# Question about painting on canvas



## LisaZski (Oct 9, 2014)

Just curious... when painting on stretched canvas, what do you do to the edges? Paint to match front? Paint a solid color that compliments the front? Mask off to keep clean? Sorry if this seems like a stupid question. New to painting.


----------



## monty (Oct 6, 2014)

I would say the most interesting way is to extend the artwork to the edges. If that seems too difficult or time consuming then you could just paint them a solid colour, could even black or white, to "frame" the actual painting.


----------



## Liz (Jan 10, 2015)

I like the look of the art extending all the way around the canvas edges. That what I do too when painting on stretched canvas.


----------



## TerryCurley (Jan 4, 2015)

*Edges*

Yes I agree with both of you, extending the picture to have a wrap around effect is most attractive. That's what I do too.


----------



## james44 (Jan 17, 2015)

I agree with all of you guys, but I am very new in making paintings. I would love to know about Aboriginal Art! Do you have any idea how we do these paintings. If you have any video then please share here for me. I think Aboriginal Art is most interesting way for showing our inner feelings. What you say?


----------



## TerryCurley (Jan 4, 2015)

*The internet*

I don't know anything about Aboriginal Art, but I bet if you do a google or bing search on it you would come up with a lot hits to follow and research it. Try 'Aboriginal Art video' and maybe you will even get a 'how to' video. I do that all the time for my paintings, not aboriginal, but other things.


----------



## SherylG (Feb 27, 2015)

I continue the painting around the sides so they can hang it as-is or frame it. On gallery canvas I continue the picture around the sides.


----------



## TerryCurley (Jan 4, 2015)

*Using tape*

Another method I've seen done is to use masking tape or artist tape around the boarder of the canvas. Then when the picture is finished you remove the tape and it looks like it is painted in a frame. Well not really but you get the idea.


----------



## SherylG (Feb 27, 2015)

I did one recently like that. Here's a picture of it. This is the entire canvas: 










While this worked, I wouldn't want to do them all like that.


----------



## TerryCurley (Jan 4, 2015)

WOW Sheryl this picture is fantastic. I've decided I'm going to try that framing thing in the next picture I'm working. Just starting it today. 

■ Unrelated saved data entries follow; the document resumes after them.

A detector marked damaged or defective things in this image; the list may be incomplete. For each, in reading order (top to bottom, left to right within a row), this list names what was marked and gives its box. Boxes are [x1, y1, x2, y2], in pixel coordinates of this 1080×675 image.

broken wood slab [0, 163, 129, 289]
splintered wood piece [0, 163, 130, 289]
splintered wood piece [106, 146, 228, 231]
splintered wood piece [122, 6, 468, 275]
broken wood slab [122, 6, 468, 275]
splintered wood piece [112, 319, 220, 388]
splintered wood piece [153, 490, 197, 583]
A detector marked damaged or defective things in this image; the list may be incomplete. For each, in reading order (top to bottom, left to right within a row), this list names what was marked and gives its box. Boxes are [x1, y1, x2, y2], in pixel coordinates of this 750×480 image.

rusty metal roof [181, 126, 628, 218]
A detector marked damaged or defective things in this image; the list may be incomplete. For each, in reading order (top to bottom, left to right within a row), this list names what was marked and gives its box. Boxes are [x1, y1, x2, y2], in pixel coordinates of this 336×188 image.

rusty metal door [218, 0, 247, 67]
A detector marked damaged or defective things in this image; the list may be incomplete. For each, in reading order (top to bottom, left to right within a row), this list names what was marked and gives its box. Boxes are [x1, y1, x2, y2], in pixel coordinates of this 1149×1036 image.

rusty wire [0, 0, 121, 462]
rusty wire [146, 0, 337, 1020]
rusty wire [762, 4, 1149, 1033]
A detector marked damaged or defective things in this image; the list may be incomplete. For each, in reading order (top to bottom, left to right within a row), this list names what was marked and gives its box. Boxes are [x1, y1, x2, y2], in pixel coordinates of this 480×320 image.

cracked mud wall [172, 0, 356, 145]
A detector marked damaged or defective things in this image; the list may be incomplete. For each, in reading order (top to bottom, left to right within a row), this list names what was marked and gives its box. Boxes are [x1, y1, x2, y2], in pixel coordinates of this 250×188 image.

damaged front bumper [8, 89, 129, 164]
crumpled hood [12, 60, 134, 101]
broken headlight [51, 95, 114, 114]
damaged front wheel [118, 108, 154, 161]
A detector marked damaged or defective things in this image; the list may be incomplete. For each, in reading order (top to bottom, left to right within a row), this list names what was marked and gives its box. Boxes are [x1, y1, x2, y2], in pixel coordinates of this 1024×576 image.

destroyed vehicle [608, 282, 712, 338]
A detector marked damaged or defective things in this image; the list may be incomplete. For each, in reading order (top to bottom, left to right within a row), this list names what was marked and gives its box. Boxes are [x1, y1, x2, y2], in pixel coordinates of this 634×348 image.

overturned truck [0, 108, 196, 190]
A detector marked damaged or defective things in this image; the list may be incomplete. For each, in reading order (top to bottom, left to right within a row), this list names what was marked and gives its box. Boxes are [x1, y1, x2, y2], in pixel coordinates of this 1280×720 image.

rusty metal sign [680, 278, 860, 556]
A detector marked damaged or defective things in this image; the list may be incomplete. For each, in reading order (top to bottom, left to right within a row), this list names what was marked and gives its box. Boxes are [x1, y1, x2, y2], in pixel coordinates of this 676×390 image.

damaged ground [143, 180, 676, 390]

I especially like the gray inner border. It's translucent and obviously put in after the picture was finished. Did you tape and then use a wash?


----------



## SherylG (Feb 27, 2015)

I used a wash but without any tape. I just drew the line and then painted the edge carefully.


----------



## TerryCurley (Jan 4, 2015)

Nice affect. Your hand is a lot steadier than mine.


----------



## SherylG (Feb 27, 2015)

It would have been much faster to use tape but I have not had good luck getting a straight, clean line with tape.


----------